No apparent effect on the development of adenomas could be detected, although the authors note this information was particularly hard to gather and may be incomplete. No difference in the stage or location of colorectal tumors was detected between groups. Furthermore, no differences in adverse events were seen during the treatment period, although data for adverse events after the intervention period are not available.
The authors state that a limitation of this study is that tumor blocks were not analyzed to determine if the noncolonic cancers observed were secondary to the germline mismatch repair mutation seen in Lynch syndrome.
“CAPP2 was hampered by being turned down for continued funding to complete the long-term follow-up and investigate the tumor pathology. Efforts are underway to address this,” Dr. Burn says.
According to the investigators, this study, along with earlier data, supports the use of aspirin in the chemoprevention treatment of patients with Lynch syndrome, although the dose and timing of use have not been established. A CAPP3 study is planned that will investigate optimizing the dose and duration. (More information can be found at www.CAPP3.org.)

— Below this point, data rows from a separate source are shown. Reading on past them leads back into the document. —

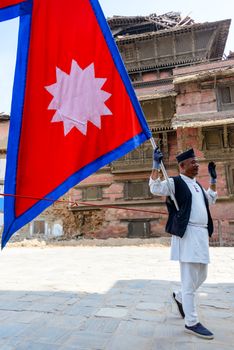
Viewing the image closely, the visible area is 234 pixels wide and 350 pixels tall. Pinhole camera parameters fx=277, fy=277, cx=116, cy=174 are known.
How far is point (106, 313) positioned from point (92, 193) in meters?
15.2

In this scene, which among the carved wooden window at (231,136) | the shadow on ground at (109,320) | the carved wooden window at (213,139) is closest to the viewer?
the shadow on ground at (109,320)

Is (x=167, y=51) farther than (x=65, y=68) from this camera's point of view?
Yes

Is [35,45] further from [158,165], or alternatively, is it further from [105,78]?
[158,165]

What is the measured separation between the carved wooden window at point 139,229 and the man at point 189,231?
14072mm

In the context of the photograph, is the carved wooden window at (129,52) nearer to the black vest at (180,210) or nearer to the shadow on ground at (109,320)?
the shadow on ground at (109,320)

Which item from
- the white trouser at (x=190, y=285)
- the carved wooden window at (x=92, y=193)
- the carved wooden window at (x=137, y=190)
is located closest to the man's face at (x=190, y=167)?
the white trouser at (x=190, y=285)

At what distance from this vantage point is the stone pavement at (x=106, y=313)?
256cm

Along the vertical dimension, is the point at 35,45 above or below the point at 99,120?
above

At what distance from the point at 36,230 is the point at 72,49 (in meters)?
17.9

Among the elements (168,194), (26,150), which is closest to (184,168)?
(168,194)

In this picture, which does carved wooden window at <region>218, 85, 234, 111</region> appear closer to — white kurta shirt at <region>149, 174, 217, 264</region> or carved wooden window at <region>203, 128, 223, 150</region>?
carved wooden window at <region>203, 128, 223, 150</region>

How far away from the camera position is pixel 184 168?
3.23 meters

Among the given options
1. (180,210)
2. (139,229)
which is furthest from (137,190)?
(180,210)

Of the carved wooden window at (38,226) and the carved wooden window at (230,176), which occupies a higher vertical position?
the carved wooden window at (230,176)
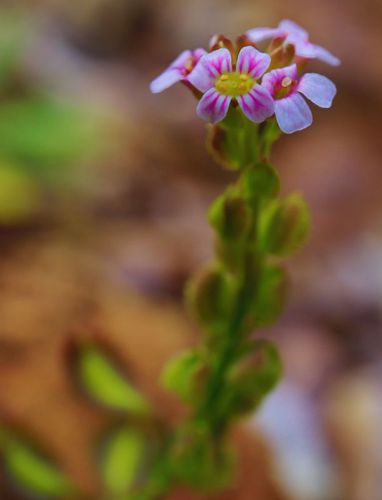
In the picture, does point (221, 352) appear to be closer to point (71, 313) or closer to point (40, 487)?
point (40, 487)

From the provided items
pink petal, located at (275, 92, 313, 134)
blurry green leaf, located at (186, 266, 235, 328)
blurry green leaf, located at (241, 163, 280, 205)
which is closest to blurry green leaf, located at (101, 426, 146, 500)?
blurry green leaf, located at (186, 266, 235, 328)

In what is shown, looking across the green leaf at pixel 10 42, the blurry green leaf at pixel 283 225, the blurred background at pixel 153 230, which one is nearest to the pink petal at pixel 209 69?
the blurry green leaf at pixel 283 225

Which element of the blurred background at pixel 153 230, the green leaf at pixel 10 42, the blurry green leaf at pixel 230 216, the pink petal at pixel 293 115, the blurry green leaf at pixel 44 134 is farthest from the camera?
the green leaf at pixel 10 42

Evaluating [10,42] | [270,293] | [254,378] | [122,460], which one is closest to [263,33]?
[270,293]

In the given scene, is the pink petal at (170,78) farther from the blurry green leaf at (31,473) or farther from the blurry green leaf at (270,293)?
the blurry green leaf at (31,473)

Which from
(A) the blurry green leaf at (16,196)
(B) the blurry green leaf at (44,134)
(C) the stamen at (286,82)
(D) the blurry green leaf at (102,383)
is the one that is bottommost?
(D) the blurry green leaf at (102,383)

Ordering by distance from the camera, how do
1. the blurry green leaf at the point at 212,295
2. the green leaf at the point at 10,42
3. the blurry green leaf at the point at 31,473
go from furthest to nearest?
the green leaf at the point at 10,42 → the blurry green leaf at the point at 31,473 → the blurry green leaf at the point at 212,295

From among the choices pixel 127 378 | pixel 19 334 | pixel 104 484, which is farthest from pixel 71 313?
pixel 104 484
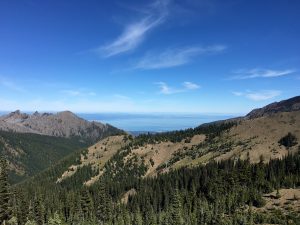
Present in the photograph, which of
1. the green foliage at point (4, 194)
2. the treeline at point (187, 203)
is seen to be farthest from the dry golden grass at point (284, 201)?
the green foliage at point (4, 194)

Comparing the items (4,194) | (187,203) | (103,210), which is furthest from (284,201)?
(4,194)

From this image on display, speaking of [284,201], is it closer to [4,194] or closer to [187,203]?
[187,203]

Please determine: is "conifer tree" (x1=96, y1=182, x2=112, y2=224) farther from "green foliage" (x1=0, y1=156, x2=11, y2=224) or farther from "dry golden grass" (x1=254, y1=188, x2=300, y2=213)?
"dry golden grass" (x1=254, y1=188, x2=300, y2=213)

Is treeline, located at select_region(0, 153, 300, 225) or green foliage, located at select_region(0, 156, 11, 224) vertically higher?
green foliage, located at select_region(0, 156, 11, 224)

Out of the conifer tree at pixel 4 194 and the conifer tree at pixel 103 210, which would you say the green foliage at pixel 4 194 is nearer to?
the conifer tree at pixel 4 194

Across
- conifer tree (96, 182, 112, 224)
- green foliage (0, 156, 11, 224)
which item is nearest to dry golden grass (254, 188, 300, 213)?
conifer tree (96, 182, 112, 224)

“This study provides strong evidence that aspirin use reduces [the] risk of developing colorectal cancer in people with Lynch syndrome, and there is good evidence from previous studies showing that long-term regular aspirin use can also modestly reduce risk of colorectal cancer in people who do not have Lynch syndrome,” says Eric Jacobs, PhD, strategic director of pharmacoepidemiology in the department of epidemiology at the American Cancer Society in Atlanta, Georgia. “However, aspirin use is not currently recommended in the general population specifically for cancer prevention because even low-dose aspirin can increase risk of serious stomach bleeding.”
Authors of an accompanying editorial (Lancet. 2011;378: 2051-2052) say these results help define the use of aspirin for the prevention of colorectal cancer in patients without Lynch syndrome. This, along with previous data, makes the case for the more general use of aspirin for colorectal cancer prevention in the context of an individualized risk-benefit assessment, they say.

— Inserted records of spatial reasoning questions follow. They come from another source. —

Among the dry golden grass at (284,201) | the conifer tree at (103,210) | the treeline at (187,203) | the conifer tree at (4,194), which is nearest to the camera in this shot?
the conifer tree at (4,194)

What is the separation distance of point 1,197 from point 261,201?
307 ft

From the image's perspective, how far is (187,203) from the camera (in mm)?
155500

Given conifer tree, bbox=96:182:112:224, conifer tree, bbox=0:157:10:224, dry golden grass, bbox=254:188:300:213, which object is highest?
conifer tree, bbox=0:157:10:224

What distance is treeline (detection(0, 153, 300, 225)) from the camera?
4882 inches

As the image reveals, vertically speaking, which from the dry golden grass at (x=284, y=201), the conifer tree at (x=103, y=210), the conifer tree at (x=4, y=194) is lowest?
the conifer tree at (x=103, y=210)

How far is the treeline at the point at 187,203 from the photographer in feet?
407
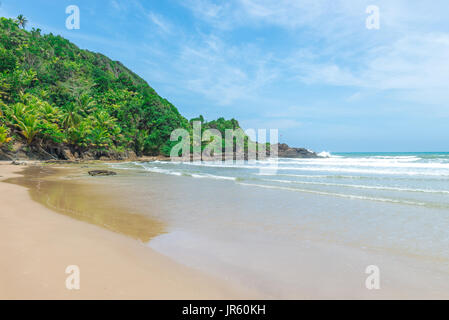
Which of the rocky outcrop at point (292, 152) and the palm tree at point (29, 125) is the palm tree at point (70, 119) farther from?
the rocky outcrop at point (292, 152)

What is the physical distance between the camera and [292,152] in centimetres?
8756

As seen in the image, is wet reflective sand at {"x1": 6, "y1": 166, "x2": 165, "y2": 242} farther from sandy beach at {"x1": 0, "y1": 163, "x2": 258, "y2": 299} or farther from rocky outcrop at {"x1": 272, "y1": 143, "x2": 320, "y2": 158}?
rocky outcrop at {"x1": 272, "y1": 143, "x2": 320, "y2": 158}

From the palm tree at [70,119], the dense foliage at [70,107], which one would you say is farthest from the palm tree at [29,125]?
the palm tree at [70,119]

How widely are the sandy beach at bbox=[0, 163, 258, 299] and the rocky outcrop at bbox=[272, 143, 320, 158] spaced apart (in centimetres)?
8323

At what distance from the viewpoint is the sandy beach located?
8.19 ft

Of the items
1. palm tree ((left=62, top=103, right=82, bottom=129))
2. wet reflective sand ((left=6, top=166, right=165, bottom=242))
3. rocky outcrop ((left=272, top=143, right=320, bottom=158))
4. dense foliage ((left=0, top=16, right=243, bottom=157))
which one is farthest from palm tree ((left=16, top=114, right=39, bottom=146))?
rocky outcrop ((left=272, top=143, right=320, bottom=158))

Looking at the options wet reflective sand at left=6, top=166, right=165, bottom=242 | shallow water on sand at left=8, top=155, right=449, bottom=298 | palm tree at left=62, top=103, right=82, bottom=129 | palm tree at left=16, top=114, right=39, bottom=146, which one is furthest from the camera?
palm tree at left=62, top=103, right=82, bottom=129

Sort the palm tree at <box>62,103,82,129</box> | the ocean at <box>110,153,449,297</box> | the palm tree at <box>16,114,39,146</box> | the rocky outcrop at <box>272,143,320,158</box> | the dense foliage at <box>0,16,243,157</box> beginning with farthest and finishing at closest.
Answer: the rocky outcrop at <box>272,143,320,158</box>, the palm tree at <box>62,103,82,129</box>, the dense foliage at <box>0,16,243,157</box>, the palm tree at <box>16,114,39,146</box>, the ocean at <box>110,153,449,297</box>

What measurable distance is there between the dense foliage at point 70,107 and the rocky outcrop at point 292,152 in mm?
42150

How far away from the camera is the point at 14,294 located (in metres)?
2.35

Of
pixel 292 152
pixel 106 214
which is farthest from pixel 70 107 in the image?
pixel 292 152
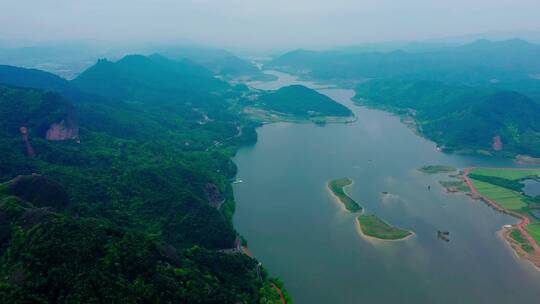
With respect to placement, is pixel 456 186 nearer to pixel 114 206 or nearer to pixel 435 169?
pixel 435 169

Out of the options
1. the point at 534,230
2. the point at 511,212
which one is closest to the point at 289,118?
the point at 511,212

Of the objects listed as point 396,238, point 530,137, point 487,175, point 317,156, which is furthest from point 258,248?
point 530,137

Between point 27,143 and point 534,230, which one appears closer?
point 534,230

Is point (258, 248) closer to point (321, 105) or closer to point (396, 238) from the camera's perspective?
point (396, 238)

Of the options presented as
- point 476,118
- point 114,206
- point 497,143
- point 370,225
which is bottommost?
point 497,143

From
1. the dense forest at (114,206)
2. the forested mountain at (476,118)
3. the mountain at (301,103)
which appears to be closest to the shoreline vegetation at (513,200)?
the forested mountain at (476,118)
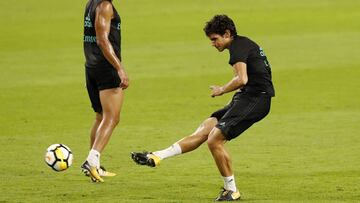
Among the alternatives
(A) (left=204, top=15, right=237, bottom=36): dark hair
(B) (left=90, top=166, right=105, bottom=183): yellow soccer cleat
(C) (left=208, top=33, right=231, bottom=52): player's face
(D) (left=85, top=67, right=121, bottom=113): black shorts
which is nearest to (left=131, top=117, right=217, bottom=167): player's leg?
(C) (left=208, top=33, right=231, bottom=52): player's face

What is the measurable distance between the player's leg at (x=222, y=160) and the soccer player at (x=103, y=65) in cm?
177

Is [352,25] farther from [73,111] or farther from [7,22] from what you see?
[73,111]

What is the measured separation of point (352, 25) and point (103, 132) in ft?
55.1

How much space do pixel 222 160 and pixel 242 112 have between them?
61 cm

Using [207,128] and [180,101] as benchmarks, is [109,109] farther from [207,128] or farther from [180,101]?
[180,101]

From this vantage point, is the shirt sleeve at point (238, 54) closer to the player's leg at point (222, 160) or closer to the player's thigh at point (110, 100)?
the player's leg at point (222, 160)

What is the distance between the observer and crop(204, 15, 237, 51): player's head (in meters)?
11.0

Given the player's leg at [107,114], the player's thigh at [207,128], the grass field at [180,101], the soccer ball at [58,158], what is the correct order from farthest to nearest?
the player's leg at [107,114]
the grass field at [180,101]
the soccer ball at [58,158]
the player's thigh at [207,128]

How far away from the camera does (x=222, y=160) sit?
1091 centimetres

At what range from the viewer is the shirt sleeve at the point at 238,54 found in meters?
10.7

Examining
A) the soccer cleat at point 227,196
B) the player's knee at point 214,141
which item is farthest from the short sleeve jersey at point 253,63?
the soccer cleat at point 227,196

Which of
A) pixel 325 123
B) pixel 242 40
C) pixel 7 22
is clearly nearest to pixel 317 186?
pixel 242 40

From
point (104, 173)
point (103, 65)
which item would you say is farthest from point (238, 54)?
point (104, 173)

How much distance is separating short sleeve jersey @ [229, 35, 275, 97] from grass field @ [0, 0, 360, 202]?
1230 millimetres
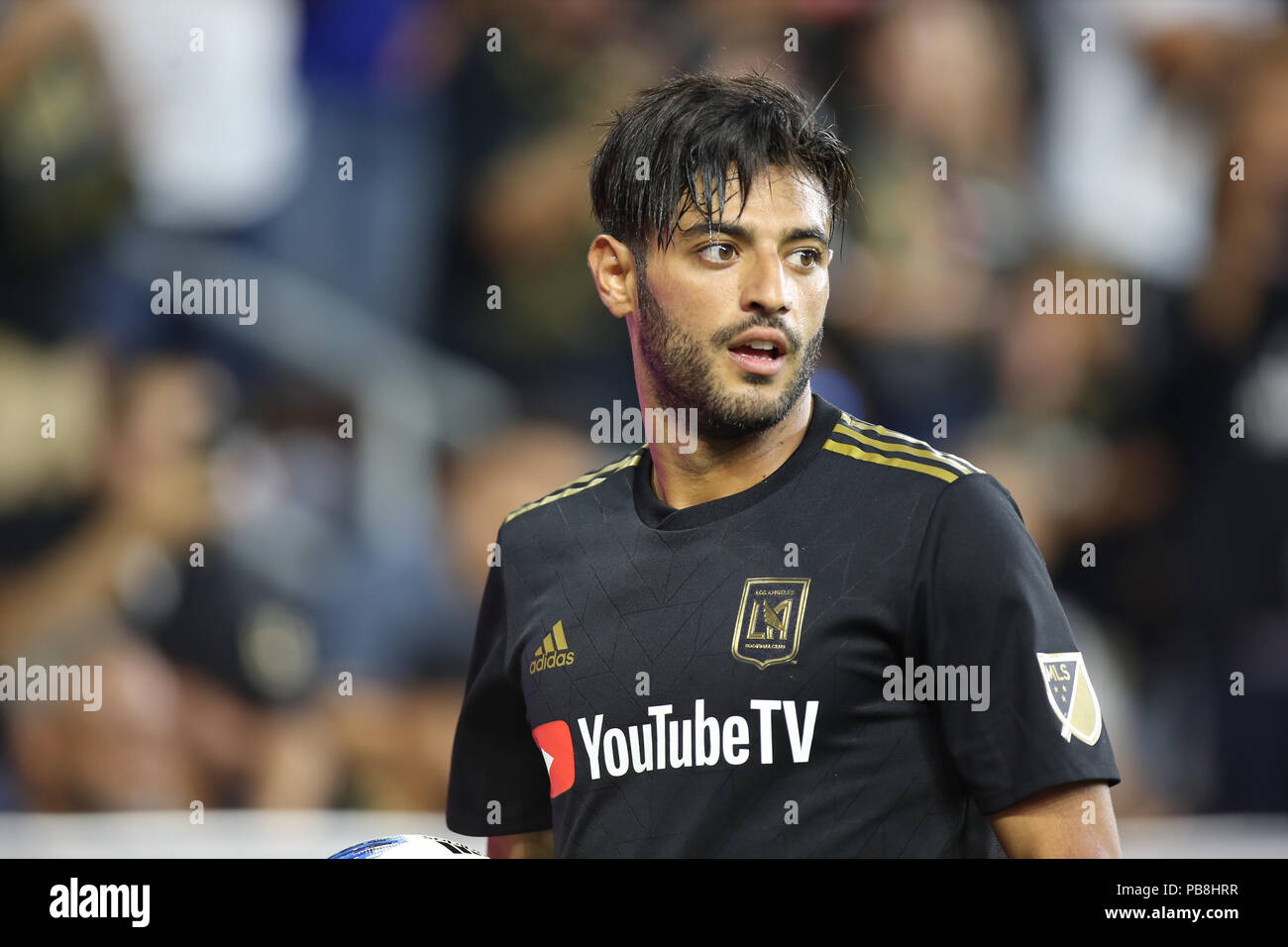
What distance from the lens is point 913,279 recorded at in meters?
6.00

“The difficulty of designing studies for people other than those who carry a mismatch repair gene defect is that it will take at least 10 years to achieve a result and would be extremely expensive due to the large number of patients and long follow-up needed,” Dr. Burn says. A meta-analysis following 4 randomized studies evaluating aspirin use for the prevention of vascular events found that a divergence between aspirin and placebo groups with regard to the development of colorectal cancer starts at around 7 years (Lancet. 2010;376:1741-1750). Dr. Burn says anyone with a family history-based increased risk should give serious consideration to the use of regular aspirin.

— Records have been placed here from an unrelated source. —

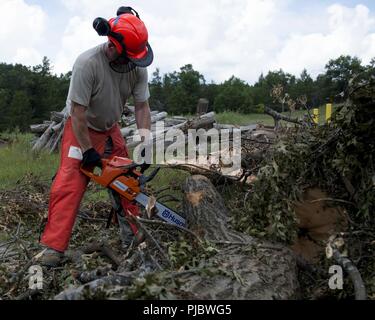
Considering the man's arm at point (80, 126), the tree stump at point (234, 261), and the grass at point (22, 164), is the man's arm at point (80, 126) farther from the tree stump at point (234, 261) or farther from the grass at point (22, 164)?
the grass at point (22, 164)

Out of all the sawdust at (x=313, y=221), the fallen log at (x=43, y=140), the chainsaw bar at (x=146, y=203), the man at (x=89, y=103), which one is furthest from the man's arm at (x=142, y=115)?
the fallen log at (x=43, y=140)

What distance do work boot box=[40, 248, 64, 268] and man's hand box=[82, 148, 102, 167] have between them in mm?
760

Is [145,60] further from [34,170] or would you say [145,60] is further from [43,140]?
[43,140]

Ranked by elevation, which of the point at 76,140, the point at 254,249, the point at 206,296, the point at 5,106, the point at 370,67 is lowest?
the point at 206,296

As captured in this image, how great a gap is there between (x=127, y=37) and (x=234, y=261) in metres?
2.00

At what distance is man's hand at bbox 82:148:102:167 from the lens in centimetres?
416

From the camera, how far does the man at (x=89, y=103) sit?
13.3 ft

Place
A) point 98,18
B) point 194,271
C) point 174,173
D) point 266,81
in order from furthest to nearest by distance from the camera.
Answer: point 266,81 < point 174,173 < point 98,18 < point 194,271

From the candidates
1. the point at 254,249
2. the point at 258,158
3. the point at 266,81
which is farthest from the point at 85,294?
the point at 266,81

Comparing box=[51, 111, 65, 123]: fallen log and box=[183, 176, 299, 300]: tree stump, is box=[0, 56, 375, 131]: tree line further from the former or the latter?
box=[183, 176, 299, 300]: tree stump

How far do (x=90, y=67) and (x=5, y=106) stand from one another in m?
39.9

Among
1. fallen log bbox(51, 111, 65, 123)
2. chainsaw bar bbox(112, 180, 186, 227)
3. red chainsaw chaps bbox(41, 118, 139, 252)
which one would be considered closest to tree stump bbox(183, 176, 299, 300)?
chainsaw bar bbox(112, 180, 186, 227)

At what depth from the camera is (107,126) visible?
457cm

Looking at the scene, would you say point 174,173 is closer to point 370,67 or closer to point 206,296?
point 370,67
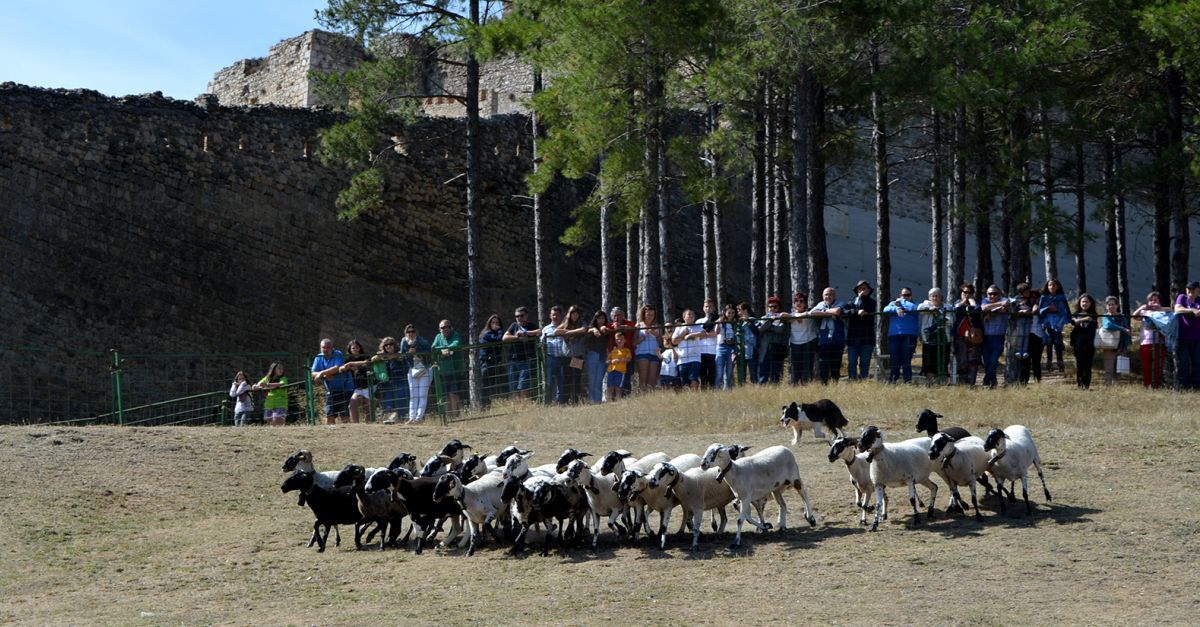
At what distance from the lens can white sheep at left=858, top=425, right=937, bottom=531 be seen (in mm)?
11469

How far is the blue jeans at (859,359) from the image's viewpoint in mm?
18906

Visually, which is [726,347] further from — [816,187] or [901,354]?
[816,187]

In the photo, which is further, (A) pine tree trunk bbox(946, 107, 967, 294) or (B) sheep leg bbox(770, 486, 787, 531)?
(A) pine tree trunk bbox(946, 107, 967, 294)

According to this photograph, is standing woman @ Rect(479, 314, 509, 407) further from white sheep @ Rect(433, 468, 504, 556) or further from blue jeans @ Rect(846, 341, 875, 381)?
white sheep @ Rect(433, 468, 504, 556)

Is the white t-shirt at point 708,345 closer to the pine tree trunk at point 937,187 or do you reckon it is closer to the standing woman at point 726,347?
the standing woman at point 726,347

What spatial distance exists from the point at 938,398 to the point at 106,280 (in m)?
17.4

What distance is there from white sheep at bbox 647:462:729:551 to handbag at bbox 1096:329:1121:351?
996cm

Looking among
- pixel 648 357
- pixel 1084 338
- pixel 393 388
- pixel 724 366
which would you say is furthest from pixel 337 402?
pixel 1084 338

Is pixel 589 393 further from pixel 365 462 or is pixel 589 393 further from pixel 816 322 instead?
pixel 365 462

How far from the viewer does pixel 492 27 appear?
949 inches

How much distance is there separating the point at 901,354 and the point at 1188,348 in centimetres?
386

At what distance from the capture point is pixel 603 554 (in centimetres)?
1138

“Some have noted that the randomized trials in the meta-analysis did not designate colorectal cancer ahead of time as a ‘primary outcome’; however, in my opinion this does not mean they should not be counted as randomized trials given that participants were still randomly assigned to take or not take aspirin, and there is strong consistent evidence from other sources that aspirin lowers risks of colorectal cancer,” Dr. Jacobs says.
He adds that patients should also be aware of other ways to help prevent colorectal cancer. “All people at average risk for colorectal cancer 50 years or older should get screened for colorectal cancer, so that precancerous polyps can be found and removed before they ever turn into cancer,” he says. “In addition, maintaining a healthy weight, being physically active, not smoking, and eating less red meat can help lower risk of colorectal cancer.”